(EXCERPT PROVIDED begins)

I did have a period when I had to deal with grief-related anxiety. In 2007, I had a
health problem that my doctor was trying to diagnosis. I was in pain many days. In
September, I had to have my two cats (16 and 18) euthanized three weeks and one day
apart. In between I was in the emergency room and having more tests. My brain and
body could not handle my grief and my concern over my health. I chose to focus on my
health.
When my health issues were resolved with a positive outcome, my grief and anxiety hit
me full force. I had a PTSD reaction and called 911 on New Year's Eve 2008 for the first
time in years. Another 911 call in March 2009 told me I had to finally start working on
my grief and the anxiety that was developing from it. At that point, I was at almost
seven years of recovery from Panic Disorder and was determined not to go backwards.
In both my professions as an Anxiety Wellness Mentor and a Personal Assistant, I seem
to be drawn to clients experiencing grief. Loss of a spouse, child, parent or a beloved
family pet. I also see the anxiety that arises when one is grieving. Loss brings up so
many emotions that, at times, the body cannot handle it and the anxiety kicks in. I am
always respectful of whatever feelings or emotions arise when my client is dealing with
all the stages of grief. Something my clients really appreciate is that they can talk
about their spouse as little or as much as they want. Sometimes they don’t get that
support from friends who aren’t comfortable with the subject and tell them the old cliché,
“it takes time, but you’ll get over it.”
I worked with an 85-year-old woman who lost her husband about a year and a half
before we met. She couldn’t drive so she didn’t socialize much. The people she did
socialize with kept telling her she would get over it. They would try to force her to
celebrate holidays when she couldn’t bear the thought of celebrating without her
husband. On our errand-running days, she and I would talk about her husband. She
would show me pictures of when they were together and how much he loved cars and
planes. She would tell me that she could, at times, still feel and see him in their house.
How could she not? They were together for 50 years and he had only been gone a
year and a half. She really appreciated and enjoyed our conversations abut her
husband.

(EXCERPT PROVIDED ends)
(INFORMATION GIVEN begins)

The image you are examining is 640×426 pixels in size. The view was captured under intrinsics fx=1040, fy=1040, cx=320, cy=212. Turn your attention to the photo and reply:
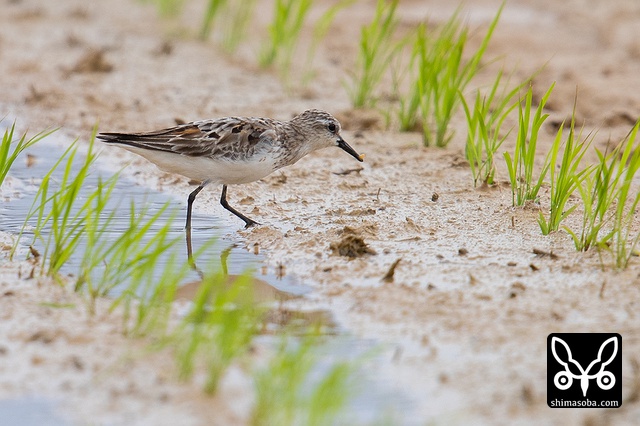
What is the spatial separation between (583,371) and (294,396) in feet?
5.13

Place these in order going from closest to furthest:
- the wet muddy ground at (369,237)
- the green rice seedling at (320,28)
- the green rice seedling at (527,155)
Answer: the wet muddy ground at (369,237)
the green rice seedling at (527,155)
the green rice seedling at (320,28)

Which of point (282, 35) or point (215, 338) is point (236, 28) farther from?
point (215, 338)

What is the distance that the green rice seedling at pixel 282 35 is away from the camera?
37.2 ft

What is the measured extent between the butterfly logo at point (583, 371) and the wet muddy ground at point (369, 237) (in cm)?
8

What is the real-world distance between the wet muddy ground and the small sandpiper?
1.52 ft

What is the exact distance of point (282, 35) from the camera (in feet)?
39.0

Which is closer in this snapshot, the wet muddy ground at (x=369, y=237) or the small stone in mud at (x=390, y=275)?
the wet muddy ground at (x=369, y=237)

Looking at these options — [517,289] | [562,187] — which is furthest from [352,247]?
[562,187]

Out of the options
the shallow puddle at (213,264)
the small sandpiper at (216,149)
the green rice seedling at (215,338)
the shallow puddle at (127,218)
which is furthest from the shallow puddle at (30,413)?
the small sandpiper at (216,149)

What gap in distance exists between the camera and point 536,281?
603cm

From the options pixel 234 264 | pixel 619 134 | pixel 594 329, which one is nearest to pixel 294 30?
pixel 619 134

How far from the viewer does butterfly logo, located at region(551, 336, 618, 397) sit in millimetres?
4730

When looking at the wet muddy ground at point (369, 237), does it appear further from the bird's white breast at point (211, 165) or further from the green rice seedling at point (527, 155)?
→ the bird's white breast at point (211, 165)

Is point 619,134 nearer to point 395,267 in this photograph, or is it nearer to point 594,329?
point 395,267
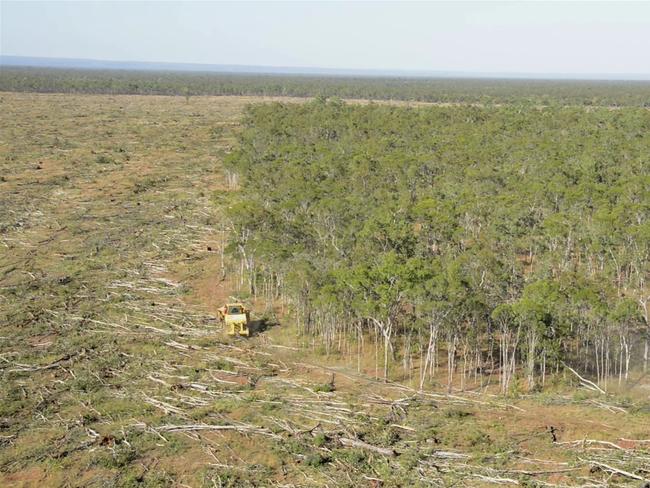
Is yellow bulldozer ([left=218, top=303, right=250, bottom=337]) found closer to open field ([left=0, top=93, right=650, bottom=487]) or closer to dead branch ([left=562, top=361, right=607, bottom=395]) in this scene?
open field ([left=0, top=93, right=650, bottom=487])

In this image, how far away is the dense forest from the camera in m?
26.1

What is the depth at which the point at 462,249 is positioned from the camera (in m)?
36.5

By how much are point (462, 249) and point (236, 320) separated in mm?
13752

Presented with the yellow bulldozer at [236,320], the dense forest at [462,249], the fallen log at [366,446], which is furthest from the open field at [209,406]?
the dense forest at [462,249]

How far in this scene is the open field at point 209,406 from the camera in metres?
19.4

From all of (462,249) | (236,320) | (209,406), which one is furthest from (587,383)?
(236,320)

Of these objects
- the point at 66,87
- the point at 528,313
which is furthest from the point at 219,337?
the point at 66,87

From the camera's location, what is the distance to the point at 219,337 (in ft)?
99.4

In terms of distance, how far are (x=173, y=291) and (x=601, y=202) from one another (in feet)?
83.7

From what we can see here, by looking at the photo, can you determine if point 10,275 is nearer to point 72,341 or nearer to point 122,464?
point 72,341

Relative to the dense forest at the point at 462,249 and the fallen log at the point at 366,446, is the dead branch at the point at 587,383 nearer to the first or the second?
the dense forest at the point at 462,249

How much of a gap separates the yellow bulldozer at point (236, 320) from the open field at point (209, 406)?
0.51 metres

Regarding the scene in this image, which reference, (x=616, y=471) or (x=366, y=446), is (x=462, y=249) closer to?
(x=366, y=446)

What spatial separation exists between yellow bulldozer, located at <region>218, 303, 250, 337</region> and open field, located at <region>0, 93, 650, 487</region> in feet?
1.66
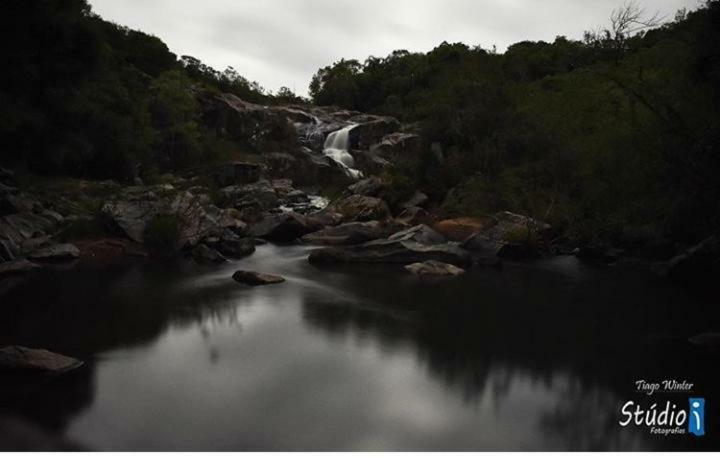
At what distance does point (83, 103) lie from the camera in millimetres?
25422

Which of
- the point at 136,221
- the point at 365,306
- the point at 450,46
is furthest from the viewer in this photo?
the point at 450,46

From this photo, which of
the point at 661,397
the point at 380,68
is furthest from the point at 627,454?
the point at 380,68

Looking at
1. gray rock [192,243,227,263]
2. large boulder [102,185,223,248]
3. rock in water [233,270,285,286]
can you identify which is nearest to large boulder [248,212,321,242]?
large boulder [102,185,223,248]

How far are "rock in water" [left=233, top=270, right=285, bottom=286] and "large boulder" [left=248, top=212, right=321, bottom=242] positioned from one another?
8.37 m

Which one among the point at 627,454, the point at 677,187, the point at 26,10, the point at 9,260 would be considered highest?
the point at 26,10

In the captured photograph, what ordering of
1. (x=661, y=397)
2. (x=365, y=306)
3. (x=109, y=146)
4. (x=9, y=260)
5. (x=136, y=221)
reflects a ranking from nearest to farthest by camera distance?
(x=661, y=397) < (x=365, y=306) < (x=9, y=260) < (x=136, y=221) < (x=109, y=146)

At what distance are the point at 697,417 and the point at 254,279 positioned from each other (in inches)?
466

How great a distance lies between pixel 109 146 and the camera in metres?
32.6

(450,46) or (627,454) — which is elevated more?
(450,46)

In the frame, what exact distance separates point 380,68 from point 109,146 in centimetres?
5702

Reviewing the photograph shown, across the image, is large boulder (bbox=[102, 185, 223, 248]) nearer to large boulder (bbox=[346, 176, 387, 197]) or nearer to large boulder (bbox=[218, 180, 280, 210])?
large boulder (bbox=[218, 180, 280, 210])

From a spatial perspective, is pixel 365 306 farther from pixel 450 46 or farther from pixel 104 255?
pixel 450 46

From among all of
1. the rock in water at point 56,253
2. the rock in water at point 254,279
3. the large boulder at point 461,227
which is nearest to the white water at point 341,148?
the large boulder at point 461,227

(INFORMATION GIVEN ends)

#### WHAT THIS TASK INVOLVES
Please state how many years the 85-year-old client and her husband were together, according to the text on grief and anxiety above.

#### ANSWER
They were together for 50 years.